3. Key Contributions

• Identification of a Robust Sex-Signature: The study provides the first comprehensive meta-analysis identifying 60 high-confidence sex-associated bacterial species (34 female-enriched, 26 male-enriched) in the human gut.
• Causal Link to MS: It demonstrates that female-enriched species, specifically Eggerthella lenta, are significantly associated with MS status and disease severity in human cohorts.
• Mechanistic Insight: It establishes a causal host-microbe axis where E. lenta exacerbates neuroinflammation via Toll-like Receptor 2 (TLR2) on host T cells, leading to increased IFN-γ production.
• Independence from Viability: The study shows that E. lenta cell components (even when heat-killed) are sufficient to drive Th1 responses, indicating the effect is mediated by innate immune recognition rather than active infection or metabolic activity alone.

4. Key Results

• Sex-Associated Microbiome:

  • Analysis revealed 166 distinct species associated with sex (101 female-enriched, 65 male-enriched).
  • Top Hits: Eggerthella lenta and Eisenbergiella tayi were the most consistently female-enriched species.

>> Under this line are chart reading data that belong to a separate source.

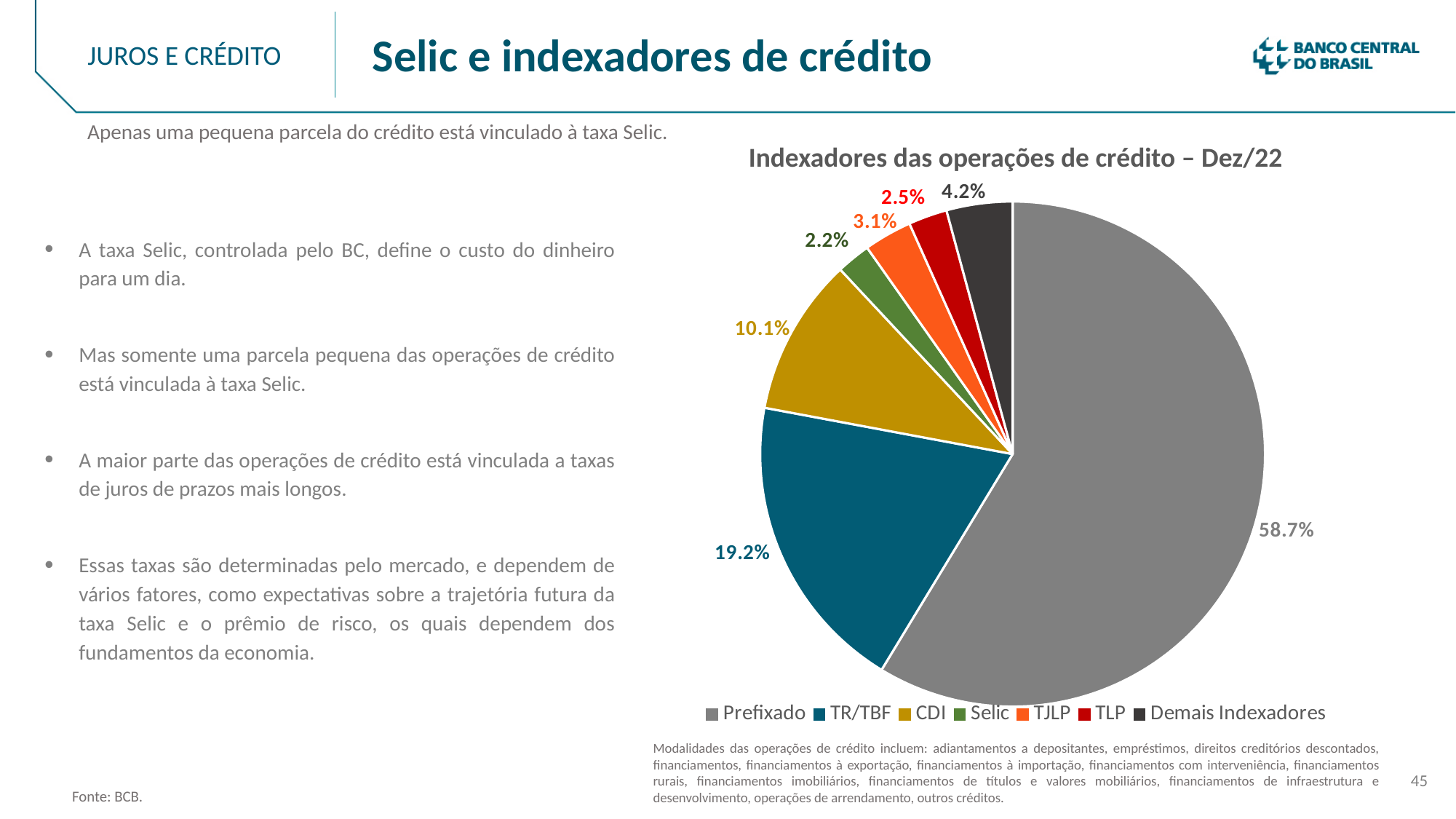
Which indexer has the smallest share of credit operations? Selic What share of credit operations is indexed to TR/TBF? 19.2% What share of credit operations is indexed to Prefixado? 58.7% What type of chart is shown on the slide? Pie chart What is the title of the chart? Indexadores das operações de crédito – Dez/22 What share of credit operations is indexed to Demais Indexadores? 4.2% What share of credit operations is indexed to CDI? 10.1% How many indexers does the legend list? 7 What share of credit operations is indexed to Selic? 2.2% What is the difference in percentage points between the Prefixado and TR/TBF shares? 39.5 Which has a larger share, TJLP or TLP? TJLP Which indexer has the largest share of credit operations? Prefixado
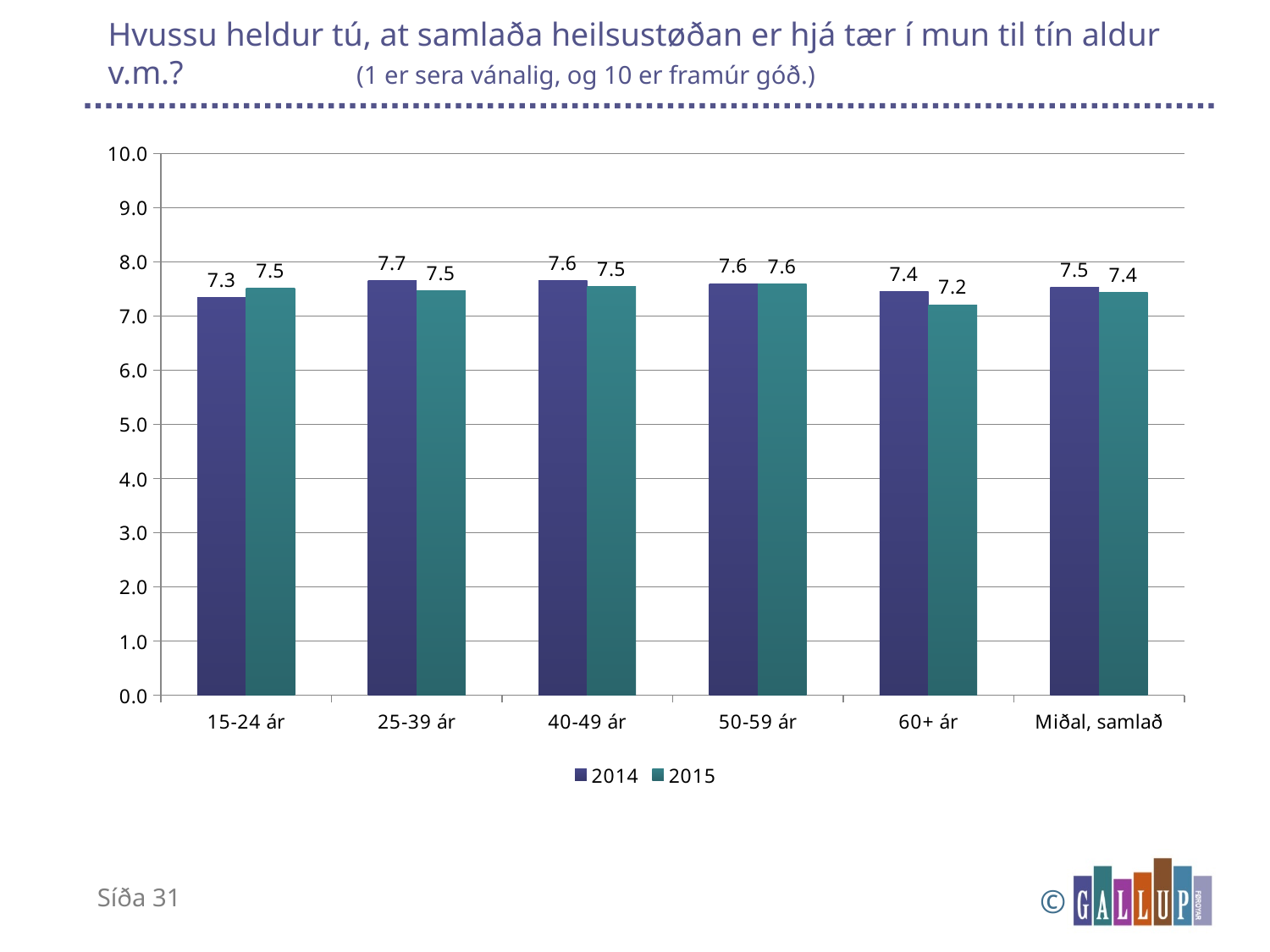
What kind of chart is shown on the slide? bar chart Which category has the lowest value for the 2014 series? 15-24 ár Which category has the lowest value for the 2015 series? 60+ ár What is the value for 2015 in the 60+ ár category? 7.2 Is the 2015 value for 60+ ár greater or less than 8.0? less What is the difference between the 2014 and 2015 values for the 60+ ár category? 0.2 How many categories are shown on the x axis? 6 In the 15-24 ár category, which series has the larger value, 2014 or 2015? 2015 How many series does the legend list? 2 What is the value for 2014 in the 15-24 ár category? 7.3 What is the 2015 value for Miðal, samlað? 7.4 Which category has the highest value for the 2014 series? 25-39 ár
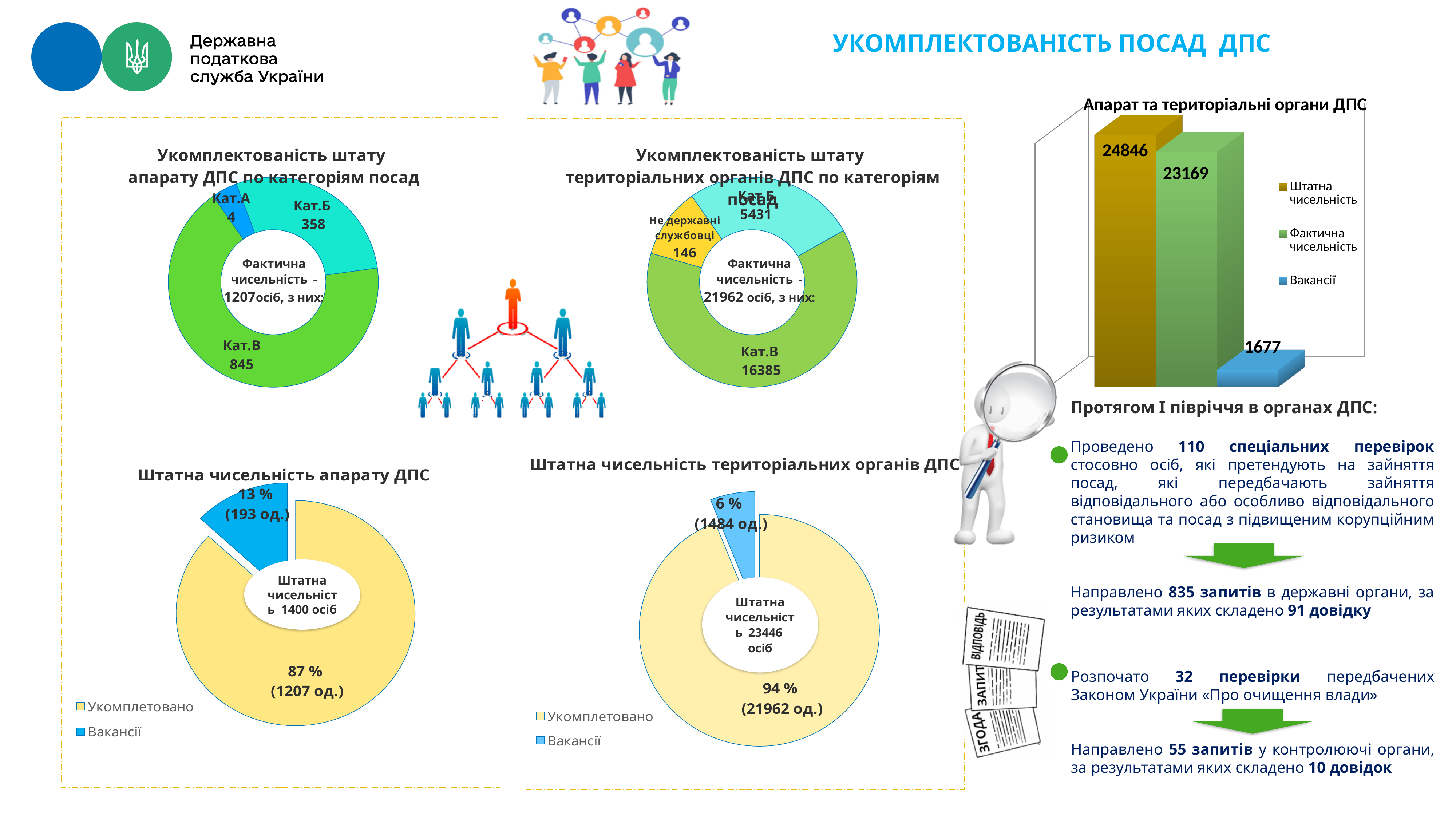
In the chart 'Укомплектованість штату територіальних органів ДПС по категоріям посад', which category has the highest value? Кат.В In the chart 'Штатна чисельність територіальних органів ДПС', what share of the pie is Укомплектовано? 94 % In the chart 'Штатна чисельність апарату ДПС', what share of the pie is Вакансії? 13 % In the chart 'Апарат та територіальні органи ДПС', what is the value for Фактична чисельність? 23169 In the chart 'Укомплектованість штату територіальних органів ДПС по категоріям посад', how many categories are shown? 3 In the chart 'Апарат та територіальні органи ДПС', what is the difference between Штатна чисельність and Фактична чисельність? 1677 In the chart 'Штатна чисельність апарату ДПС', what is the value in units for Укомплектовано? 1207 од. In the chart 'Укомплектованість штату апарату ДПС по категоріям посад', what is the value for Кат.В? 845 In the chart 'Штатна чисельність територіальних органів ДПС', what is the value in units for Вакансії? 1484 од. In the chart 'Укомплектованість штату апарату ДПС по категоріям посад', which category has the lowest value? Кат.А In the chart 'Укомплектованість штату територіальних органів ДПС по категоріям посад', what is the value for Кат.Б? 5431 In the chart 'Укомплектованість штату апарату ДПС по категоріям посад', what is the difference between Кат.В and Кат.Б? 487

Both were significantly enriched in MS patients and positively correlated with disease severity (EDSS).
  • Male-enriched species generally showed no association with MS or were negatively associated with severity (suggesting a protective role).

• Exacerbation of EAE:

  • Administration of live E. lenta to C57BL/6J mice significantly increased EAE disease scores, maximum severity, and T cell infiltration in the brain and colon compared to controls.
  • This effect was independent of the cgr operon (previously linked to Th17 activation), as both WT and $\Delta$cgr strains exacerbated disease.
  • E. lenta induced robust Th1 (IFN-γ) and Th17 (IL-17A) responses in the gut and brain.

• Mechanism of Action (TLR2 Dependence):

  • Th1 Skewing: E. lenta components induced IFN-γ production in CD4+ T cells under Th1-skewing conditions.
  • Receptor Specificity: This induction was significantly reduced in T cells from Tlr2^-/- mice.
  • TLR2 Knockout Protection: In Tlr2^-/- mice, E. lenta administration failed to exacerbate EAE, whereas it did so in wild-type mice. This confirms TLR2 is necessary for the pathogenic effect.
  • No Molecular Mimicry: The exacerbation was not due to cross-reactivity between E. lenta proteins and the MOG35-55 antigen, as in vitro mimicry assays were negative.

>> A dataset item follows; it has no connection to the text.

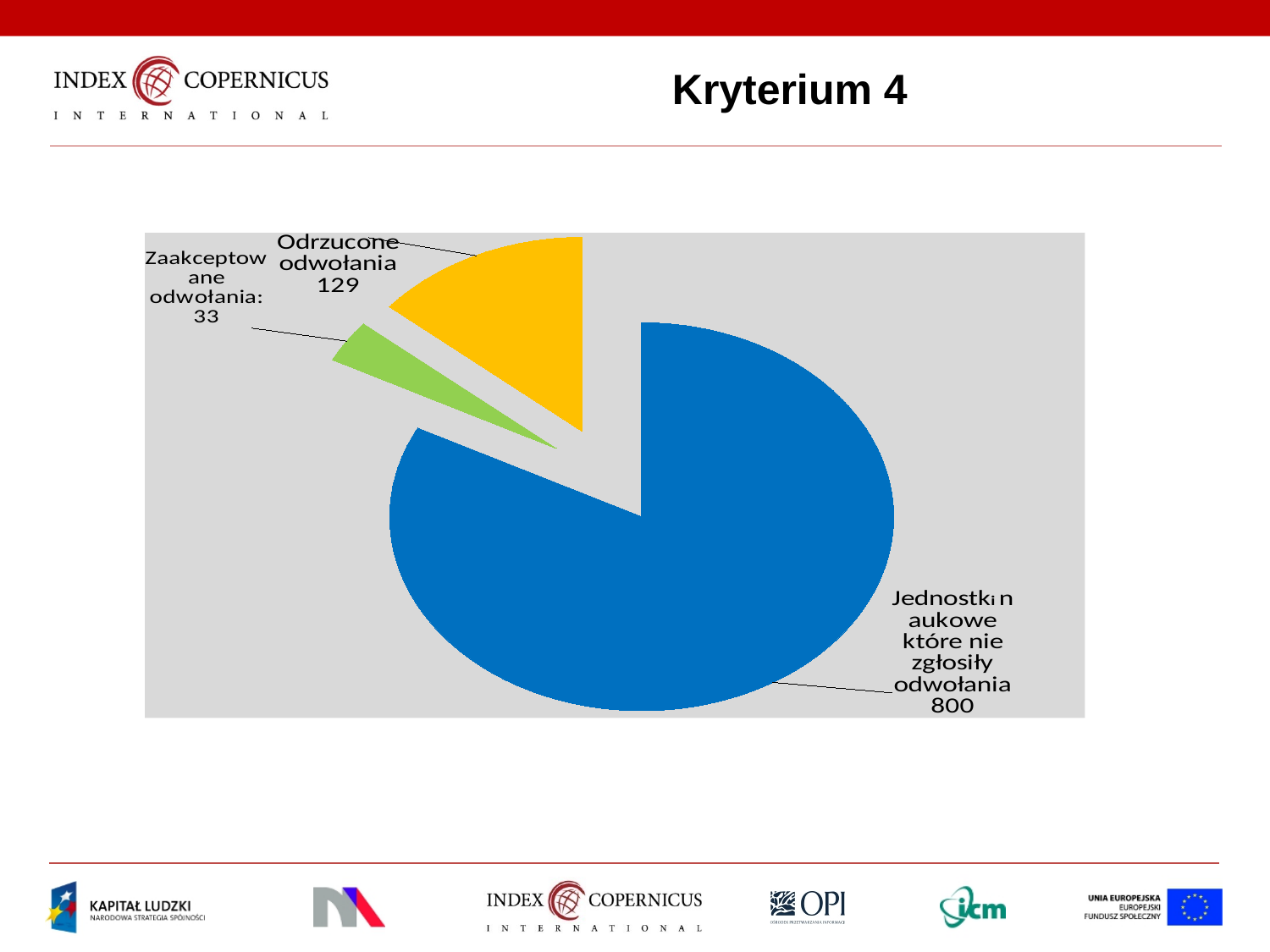
How many slices does the pie chart have? 3 What is the total of all three slices in the pie chart? 962 What is the value for "Jednostki naukowe które nie zgłosiły odwołania"? 800 What type of chart is shown on the slide? pie chart Which is larger: "Odrzucone odwołania" or "Zaakceptowane odwołania"? Odrzucone odwołania What is the value for "Odrzucone odwołania"? 129 What is the difference between the number of rejected appeals (Odrzucone odwołania) and accepted appeals (Zaakceptowane odwołania)? 96 What is the difference between the value for "Jednostki naukowe które nie zgłosiły odwołania" and "Odrzucone odwołania"? 671 What is the value for "Zaakceptowane odwołania"? 33 Which category has the largest slice of the pie? Jednostki naukowe które nie zgłosiły odwołania Which category has the smallest slice of the pie? Zaakceptowane odwołania What colour is the slice for "Zaakceptowane odwołania"? green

• Strain and Model Specificity:

  • The exacerbating effect was specific to the MOG35-55/C57BL/6J model. In the SJL/J model (PLP139-151), E. lenta did not exacerbate disease, likely due to a known amino acid substitution in the TLR2 gene of SJL mice that alters ligand responsiveness.

5. Significance

• Sex as a Biological Variable: The study provides a framework for treating "sex" not just as a confounder but as a driver of microbiome-dependent disease phenotypes. It highlights that female-enriched microbes may contribute to the higher prevalence of autoimmune diseases in women.
• Pathobiont Identification: E. lenta, traditionally considered a commensal or opportunistic pathogen (bacteremia), is identified here as a pathobiont that drives neuroinflammation via TLR2.
• Therapeutic Implications: The findings suggest that targeting the E. lenta-TLR2 axis (e.g., via TLR2 antagonists or specific anti-E. lenta therapies) could be a strategy for treating MS, particularly in female patients.
• Beyond Th17: While previous research focused on Th17 cells in MS, this study emphasizes the critical role of Th1/IFN-γ pathways driven by E. lenta in neuroinflammation.

In summary, this paper bridges the gap between human epidemiological data and mechanistic mouse models, proving that a specific female-enriched gut bacterium (E. lenta) drives sex-biased autoimmunity through a defined host receptor (TLR2) and cytokine pathway (IFN-γ).